To avoid any wiggle room, here’s a simple, concise set of steps.  All steps must be followed to do real Segmentation.

  • Step One.  Define two groups, let’s call them A and B, and write out detailed guidance on how fundraising imagery and copy should differ between the two.  You’ll want a strong reason to believe group A is different from B and that those differences explain their giving.  This last part is the juice-being-worth-the-squeeze requirement.  If I say Group A gives ‘online’ and Group B gives “offline” then I’ve missed the mark.  That describes the way they give, not the reason for it.  Same goes for all our internal labels – sustainer, one-time, etc.   And lets return to our senior vs. kid mailings.  Do you think some people prefer to help Seniors and other, different people prefer to help kids?  Maybe but why?  What makes those people different in that way?
  • Step Two:  Tag individual records in your CRM or acquisition mail merge list as belonging to either group A or B.  Hint: these groups are mutually exclusive and if you have to make arbitrary choices on whether to put them in A or B then go back to Step One.  If you don’t have any idea how to create groups A and B that will be reliable, go back to Step One.   You may still have some portion of your list tagged as ‘unknown’, which is fine.
  • Step Three:  Create two offers, A and B.
  • Step Four: Offer A only goes to Audience A and Offer B to Audience B.  If you feel the need to send Offer A to Group B then you probably didn’t do a good enough job on Step One.  However, if you want to do this to affirm your targeting and message then do it in digital first, this can be done for hundreds of dollars in a week, not tens of thousands over months.

Your aim with all this is two controls, one for Audience A, another for B.  The path to growth from this starting point is the traditional, incremental testing with each group to beat the control , but more importantly, it’s repeating steps 1-4 within Audience A and separately,  within Audience B.   You don’t have one audience and you almost certainly have more than two.

Do you think all people who prefer the kid (senior) mailing are the same?  Don’t we think there is a way to frame the kid issue differently that might really match how some people in Group A think but not all of them?

The real growth path is segmenting based on who your audience is independent of you in the picture.

This is about the old ‘start from where they are’ trope.  Your donors do not intrinsically care about your charity nor your beneficiaries.  Where they are is pre-baked and often, hard-wired.  If you match your pitch to their hard-wiring as opposed to your organization’s brand or issue A, B or C then you’ve created a true connection and the donor’s intrinsic self will be more likely to care.

You’ve probably heard of needs-based segmentation, it typically lives in a PowerPoint making it a “segmentation”.  Needs are real but they are deeper than a need to help kids or seniors or your charity.

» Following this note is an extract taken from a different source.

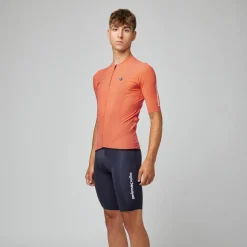 Maglia Pissei Primapelle LTD - Arancio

I am a parent who skews Conscientious and prefers a loyalty frame and using attentiveness as the emotion.  I’ll help kids if the message is framed to match who I am.  My neighbor has kids the exact same age.  He skews Agreeable and prefers a caring frame using Compassion as the emotion.  We’re the same age, gender and race and have both given to the same type of charities before.

In a “segmentation” we get the same mail tailored to neither one of us but maybe, just maybe, one of us has a spare minute and gives it to you to put in the necessary mental energy required to find himself in your letter and give.

It’s two different mailings in a real Segmentation.  If our mail gets switched neither of us responds.  If it doesn’t, we both do.